Ask Reuben

Non-Trappable Error

What is a non-trappable error? 

Why does my program stop instead of going through exception handling?

When an exception occurs, it is desirable that your application caters for it in a professional manner. That is the application shouldn’t just disappear and provide no clues to the user what has gone wrong. I covered how you can handle this in an earlier Ask Reuben article.  There are a class of errors where this is not always possible and these are called non-trappable errors.

Whilst it would be desirable that all errors can pass through your exception handling routine, for these non-trappable errors it is not safe or desirable to allow the fglrun process to continue.  When a non-trappable error occurs, the following will occur …

  1. In GUI, display a pop-up window with the error.
  2. If STARTLOG has been previously called, write an error record to the log file.
  3. Print the error message to stderr (when running through GAS, these will appear in the vm log.)
  4. Stop the program.

Even though your exception handling may do something similar, there is no limit to the code that could be executed in the function called by your WHENEVER ANY ERROR CALL or after a WHENEVER ANY ERROR CONTINUE, and this may impact in the decision making on why it is not safe to allow the runner to continue.

The documentation of non-trappable errors gives a list of error numbers that are non-trappable, and the individual error documentation will have a note indicating that it is non-trappable.  To help understand why these are non-trappable errors, consider these examples and ask yourself the following questions …

-1320 – A function has not returned the correct number of values expected.   If the runner was allowed to continue, what would happen to the extra value returned, is it left on the stack?,  or what would happen to the last variable ready to receive a variable that does not receive anything, would it be set to NULL?.

-1326 -An array variable has been referenced outside of its specified dimensions.  If the runner was allowed to continue, what value would you expect to see used in an expression involving the array variable?   Is there potential an assignment would impact the adjacent areas in memory?  (For this error, there is an fglprofile entry that will allow the runtime to continue but I think that hides something that is wrong with your code, and you would be better off identifying what is wrong with your code and fixing it so the exception does not occur.)

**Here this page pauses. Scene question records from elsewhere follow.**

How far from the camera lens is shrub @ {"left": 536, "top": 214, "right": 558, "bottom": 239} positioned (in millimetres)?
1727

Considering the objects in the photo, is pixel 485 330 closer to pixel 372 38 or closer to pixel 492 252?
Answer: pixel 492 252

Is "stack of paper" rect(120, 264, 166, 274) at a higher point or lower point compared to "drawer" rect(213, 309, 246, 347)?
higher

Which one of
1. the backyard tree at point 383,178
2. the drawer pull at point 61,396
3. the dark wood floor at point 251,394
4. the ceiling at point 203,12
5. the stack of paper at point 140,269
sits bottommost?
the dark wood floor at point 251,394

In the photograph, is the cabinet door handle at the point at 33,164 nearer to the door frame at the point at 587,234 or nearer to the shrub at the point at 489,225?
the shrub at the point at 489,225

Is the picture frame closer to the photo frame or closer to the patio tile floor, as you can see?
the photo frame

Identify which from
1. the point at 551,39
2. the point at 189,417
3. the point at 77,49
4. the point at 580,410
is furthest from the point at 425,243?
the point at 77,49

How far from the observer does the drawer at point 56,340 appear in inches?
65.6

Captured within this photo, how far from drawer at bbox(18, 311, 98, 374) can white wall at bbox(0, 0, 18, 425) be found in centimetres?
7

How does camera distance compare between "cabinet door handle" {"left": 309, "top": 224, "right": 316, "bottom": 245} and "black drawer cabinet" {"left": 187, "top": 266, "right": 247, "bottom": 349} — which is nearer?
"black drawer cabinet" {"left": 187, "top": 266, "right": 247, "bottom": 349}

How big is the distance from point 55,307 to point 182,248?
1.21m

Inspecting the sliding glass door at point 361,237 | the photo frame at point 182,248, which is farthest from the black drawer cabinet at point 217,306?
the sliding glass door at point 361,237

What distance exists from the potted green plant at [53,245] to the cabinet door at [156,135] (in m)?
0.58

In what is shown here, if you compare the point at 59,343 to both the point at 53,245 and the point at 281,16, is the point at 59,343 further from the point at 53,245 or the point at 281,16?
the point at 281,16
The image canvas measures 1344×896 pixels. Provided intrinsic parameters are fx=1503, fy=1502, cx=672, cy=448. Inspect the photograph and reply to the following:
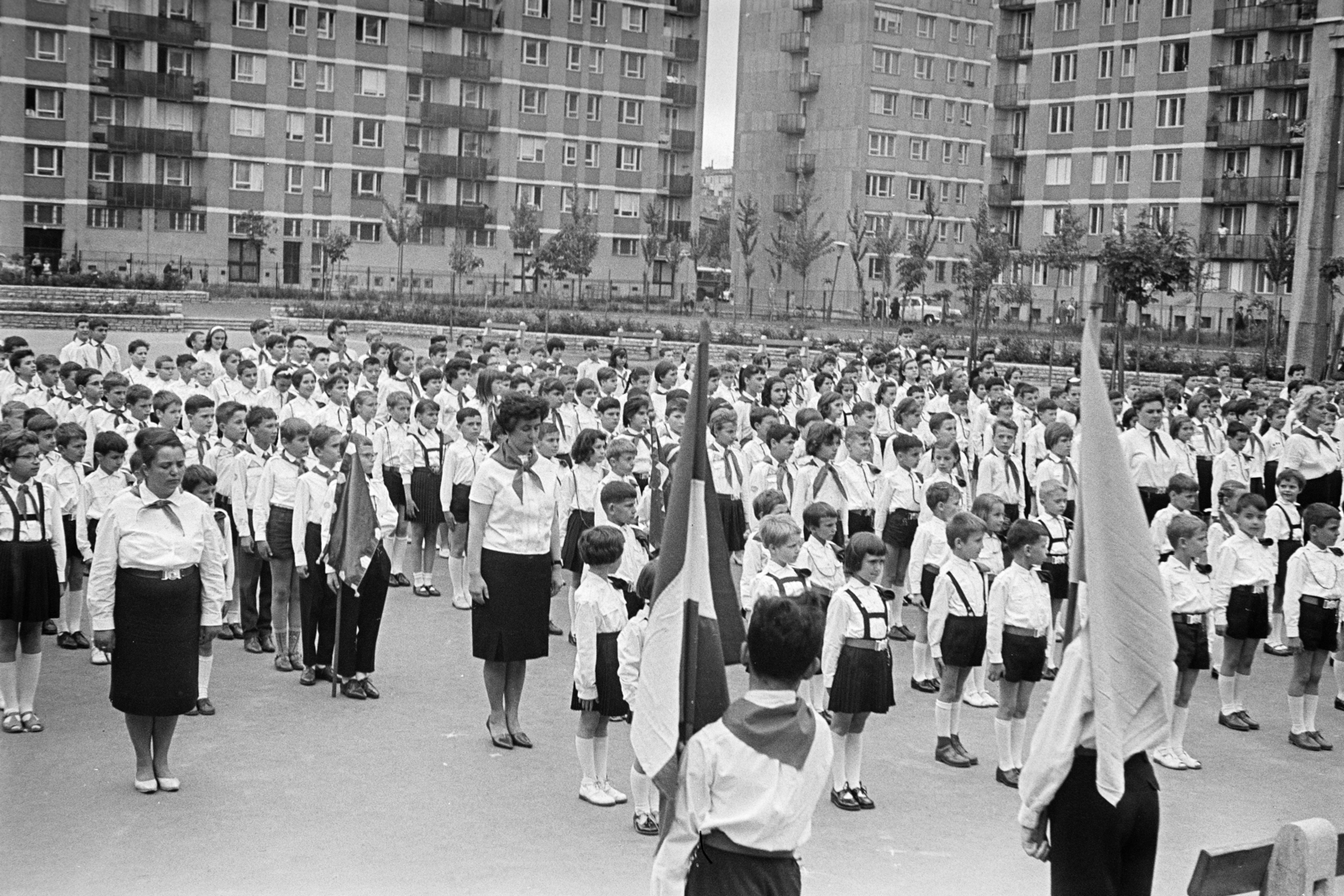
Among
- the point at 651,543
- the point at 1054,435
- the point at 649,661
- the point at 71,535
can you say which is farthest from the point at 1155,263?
the point at 649,661

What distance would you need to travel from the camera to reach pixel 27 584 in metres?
9.30

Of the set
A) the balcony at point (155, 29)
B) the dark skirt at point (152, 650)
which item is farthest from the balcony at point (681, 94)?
the dark skirt at point (152, 650)

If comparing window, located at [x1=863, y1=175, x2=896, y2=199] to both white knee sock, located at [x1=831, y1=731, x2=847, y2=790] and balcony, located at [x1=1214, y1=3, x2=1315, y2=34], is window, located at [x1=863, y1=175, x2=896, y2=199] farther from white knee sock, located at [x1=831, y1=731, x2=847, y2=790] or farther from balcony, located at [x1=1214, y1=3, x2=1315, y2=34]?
white knee sock, located at [x1=831, y1=731, x2=847, y2=790]

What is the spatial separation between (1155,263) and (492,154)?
5337 centimetres

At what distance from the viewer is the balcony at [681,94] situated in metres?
82.5

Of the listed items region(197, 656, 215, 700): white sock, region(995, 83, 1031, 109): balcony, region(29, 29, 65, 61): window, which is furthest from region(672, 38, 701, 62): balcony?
region(197, 656, 215, 700): white sock

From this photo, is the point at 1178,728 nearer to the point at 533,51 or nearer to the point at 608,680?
the point at 608,680

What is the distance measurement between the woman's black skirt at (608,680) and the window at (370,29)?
228ft

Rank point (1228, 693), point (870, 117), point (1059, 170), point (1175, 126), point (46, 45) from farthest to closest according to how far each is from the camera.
A: point (870, 117) < point (1059, 170) < point (1175, 126) < point (46, 45) < point (1228, 693)

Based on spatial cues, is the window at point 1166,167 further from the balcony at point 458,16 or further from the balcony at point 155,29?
the balcony at point 155,29

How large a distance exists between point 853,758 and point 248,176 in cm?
6745

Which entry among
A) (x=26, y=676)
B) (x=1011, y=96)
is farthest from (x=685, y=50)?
(x=26, y=676)

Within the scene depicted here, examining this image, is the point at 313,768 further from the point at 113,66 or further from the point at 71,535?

-6107 – User limit exceeded. Please retry later.  What would happen if the runner was allowed to continue when you had exceeded your license count?

For a number of these you might be able to construct a scenario where you might think it is safe to continue but we have to consider the worst case.

I would suggest you experiment and note the output you get from a trappable error in your code and a non-trappable error.   A simple trappable error is to do a divide-by-zero e.g. DISPLAY 1/0, LET i = 1 /0.  A simple non-trappable error is use the 0 index in an array e.g. DISPLAY arr[0], LET arr[0] = 1.  Your first-level support should be able to identify when a non-trappable error has occurred so that if they see a dialog similar to …



… (or similar text in the error log or vm log),  they are able to see the error number (-1326) in the list of non-trappable errors



… and see the non-trappable note in the individual error documentation



… and understand that this is supposed to occur, that it will not pass through your standard exception handling,  and that the onus is on you to fix the code in your application so that the error does not occur.

If the word Assertion appears in the error text, and there is no error number, and there is a line number to a .c file e.g.

fglrun: ../ui/ndialog.c:5334: bindRow: Assertion `idx >= 0 && idx < na->arrCount' failed.

… then this is something you need to report to support as it indicates that the fglrun/fglcomp process is doing something unexpected.  These are not trappable or non-trappable errors in your code but indicate an error in our code.  Hopefully you only see these during Early Access Programs.